Around 1935, Shinoda married Joseph Shinoda. On June 29, 1936, Shinoda gave birth to their daughter, Jean Shinoda Bolen. Her niece was Grace Aiko Nakamura.

== Education ==
Shinoda graduated from Barnard College in 1928 with Phi Beta Kappa honors. Her sister Aiko Yamaguchi Takaoka graduated from Barnard in 1925. Shinoda started attended Vagelos College of Physicians and Surgeons in Fall of 1929. She graduated in 1933 with Alpha Omega Alpha honors and became the first Asian-American woman to graduate from Vagelos College of Physicians and Surgeons. Shinoda's residency was at, what is now called, Los Angeles General Medical Center and was the first Japanese-American intern at that hospital.

== Career ==
After her residency, she started a general practice in Los Angeles focusing on obstetrics and gynaecology. Between 1939 and 1941, Shinoda also authored a medical column in the newspaper Rafu Shimpo. During an interview with Densho, her niece claimed that Shinoda's column was the first medical column in the newspaper.
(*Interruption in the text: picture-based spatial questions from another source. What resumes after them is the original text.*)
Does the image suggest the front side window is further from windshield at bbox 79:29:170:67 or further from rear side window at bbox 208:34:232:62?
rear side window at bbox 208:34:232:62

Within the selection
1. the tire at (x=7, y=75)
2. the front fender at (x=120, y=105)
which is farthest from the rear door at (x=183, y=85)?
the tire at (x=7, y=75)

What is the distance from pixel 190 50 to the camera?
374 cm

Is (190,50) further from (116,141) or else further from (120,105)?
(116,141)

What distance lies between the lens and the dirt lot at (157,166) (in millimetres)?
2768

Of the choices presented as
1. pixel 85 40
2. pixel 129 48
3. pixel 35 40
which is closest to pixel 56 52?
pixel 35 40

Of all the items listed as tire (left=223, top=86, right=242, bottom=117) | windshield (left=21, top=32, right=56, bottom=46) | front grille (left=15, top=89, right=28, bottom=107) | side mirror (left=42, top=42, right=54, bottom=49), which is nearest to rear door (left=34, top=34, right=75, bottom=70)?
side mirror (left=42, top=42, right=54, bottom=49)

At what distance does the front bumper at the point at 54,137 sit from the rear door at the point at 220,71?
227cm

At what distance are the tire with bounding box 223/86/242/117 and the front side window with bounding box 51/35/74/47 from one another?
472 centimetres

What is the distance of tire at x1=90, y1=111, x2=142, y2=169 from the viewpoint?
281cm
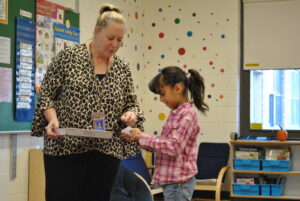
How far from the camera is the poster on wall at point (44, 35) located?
382cm

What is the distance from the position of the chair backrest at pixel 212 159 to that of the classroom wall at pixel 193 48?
169mm

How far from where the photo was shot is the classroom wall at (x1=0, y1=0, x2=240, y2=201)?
18.6 feet

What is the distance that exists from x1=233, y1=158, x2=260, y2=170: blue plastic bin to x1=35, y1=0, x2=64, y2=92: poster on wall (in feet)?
8.03

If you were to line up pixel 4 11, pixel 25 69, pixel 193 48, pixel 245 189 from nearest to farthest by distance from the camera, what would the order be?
1. pixel 4 11
2. pixel 25 69
3. pixel 245 189
4. pixel 193 48

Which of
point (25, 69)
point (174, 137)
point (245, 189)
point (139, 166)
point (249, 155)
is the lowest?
point (245, 189)

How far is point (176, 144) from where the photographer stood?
103 inches

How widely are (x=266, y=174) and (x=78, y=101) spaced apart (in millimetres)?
4001

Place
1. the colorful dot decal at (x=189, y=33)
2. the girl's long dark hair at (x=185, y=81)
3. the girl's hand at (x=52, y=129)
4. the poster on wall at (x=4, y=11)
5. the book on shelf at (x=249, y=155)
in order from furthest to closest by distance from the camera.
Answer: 1. the colorful dot decal at (x=189, y=33)
2. the book on shelf at (x=249, y=155)
3. the poster on wall at (x=4, y=11)
4. the girl's long dark hair at (x=185, y=81)
5. the girl's hand at (x=52, y=129)

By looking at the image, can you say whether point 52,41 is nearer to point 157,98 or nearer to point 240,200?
point 157,98

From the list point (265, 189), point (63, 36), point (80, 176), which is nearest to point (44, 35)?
point (63, 36)

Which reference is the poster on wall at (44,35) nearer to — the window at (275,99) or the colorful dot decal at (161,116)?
the colorful dot decal at (161,116)

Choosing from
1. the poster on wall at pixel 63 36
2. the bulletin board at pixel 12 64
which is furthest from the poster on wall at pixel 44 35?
the bulletin board at pixel 12 64

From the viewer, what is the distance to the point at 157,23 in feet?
19.6

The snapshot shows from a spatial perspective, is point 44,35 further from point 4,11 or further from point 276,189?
point 276,189
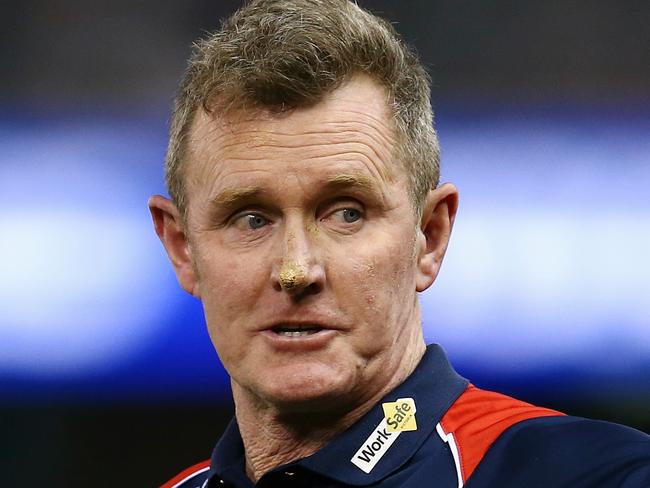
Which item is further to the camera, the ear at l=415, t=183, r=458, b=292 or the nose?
the ear at l=415, t=183, r=458, b=292

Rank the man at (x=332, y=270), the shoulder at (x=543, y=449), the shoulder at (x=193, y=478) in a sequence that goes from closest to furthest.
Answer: the shoulder at (x=543, y=449)
the man at (x=332, y=270)
the shoulder at (x=193, y=478)

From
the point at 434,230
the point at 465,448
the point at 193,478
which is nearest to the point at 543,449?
the point at 465,448

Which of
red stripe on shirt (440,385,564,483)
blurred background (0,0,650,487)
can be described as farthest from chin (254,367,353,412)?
blurred background (0,0,650,487)

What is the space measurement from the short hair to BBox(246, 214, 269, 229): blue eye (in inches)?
8.4

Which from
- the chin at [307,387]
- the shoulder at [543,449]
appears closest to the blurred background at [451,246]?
the shoulder at [543,449]

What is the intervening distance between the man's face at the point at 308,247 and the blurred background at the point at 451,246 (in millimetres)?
1691

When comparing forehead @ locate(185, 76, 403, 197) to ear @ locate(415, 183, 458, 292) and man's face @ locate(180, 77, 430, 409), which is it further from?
ear @ locate(415, 183, 458, 292)

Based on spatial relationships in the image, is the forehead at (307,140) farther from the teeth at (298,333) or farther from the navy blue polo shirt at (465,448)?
the navy blue polo shirt at (465,448)

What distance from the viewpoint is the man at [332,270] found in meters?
2.19

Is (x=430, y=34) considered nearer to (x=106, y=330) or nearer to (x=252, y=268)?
(x=106, y=330)

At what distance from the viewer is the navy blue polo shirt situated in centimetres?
212

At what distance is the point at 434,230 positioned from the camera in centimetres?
251

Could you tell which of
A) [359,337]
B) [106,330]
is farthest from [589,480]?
[106,330]

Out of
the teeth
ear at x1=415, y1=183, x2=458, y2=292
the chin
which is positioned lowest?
the chin
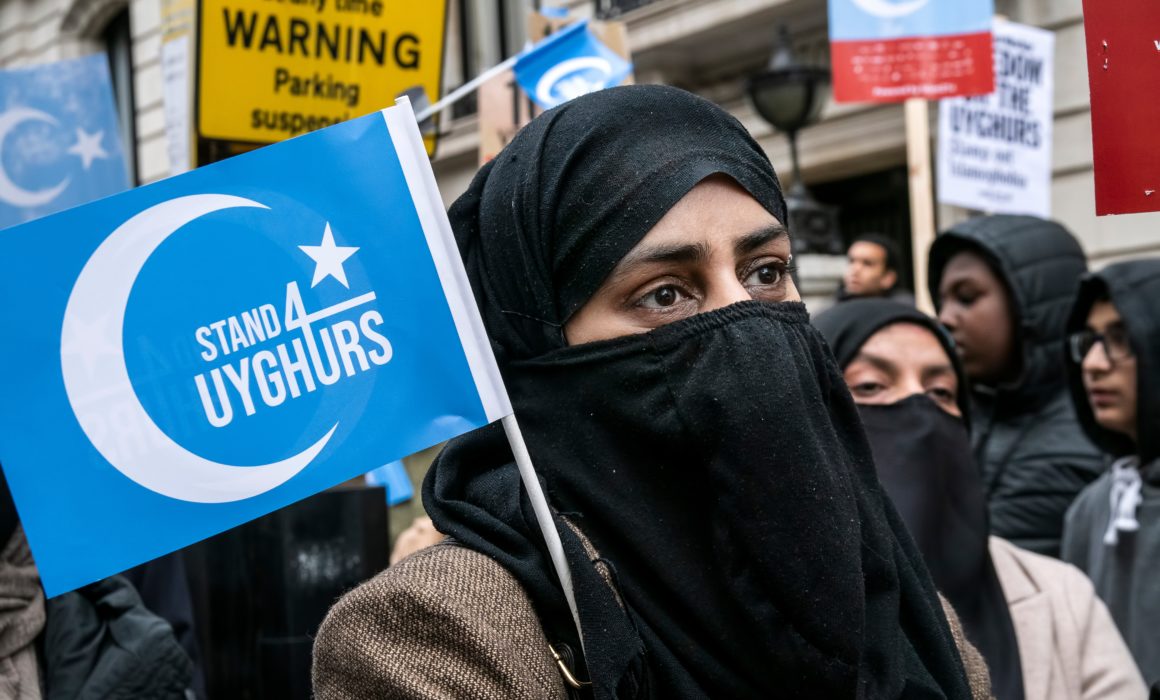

Due to Executive Order 9066, Shinoda was forced to close her business and moved back to New York City. While relocating to the east coast meant Shinoda was able to avoid the internment camps, many of her relatives did not experience the same fate. After World War II, Shinoda is reported to have returned to Los Angeles and restarted a medical practice at 224 1/2 East 1st Street in Los Angeles. Around this time, she established a new medical practice in Hollywood focusing on psychiatry. In February 1958, Shinoda was named as one of the claimants that, in accordance with the Japanese-American Claims Act, the Japanese Claims Section of the Department of Justice had awarded monetary compensation for property loss.

She retired in 1980.

In a 1986 political advertisement published in the Pacific Citizen, Shinoda was listed as a supporter of the Nixon-Agnew U.S. presidential ticket.

== Death ==
Shinoda died on May 1, 2007, in her Los Angeles home at age 99.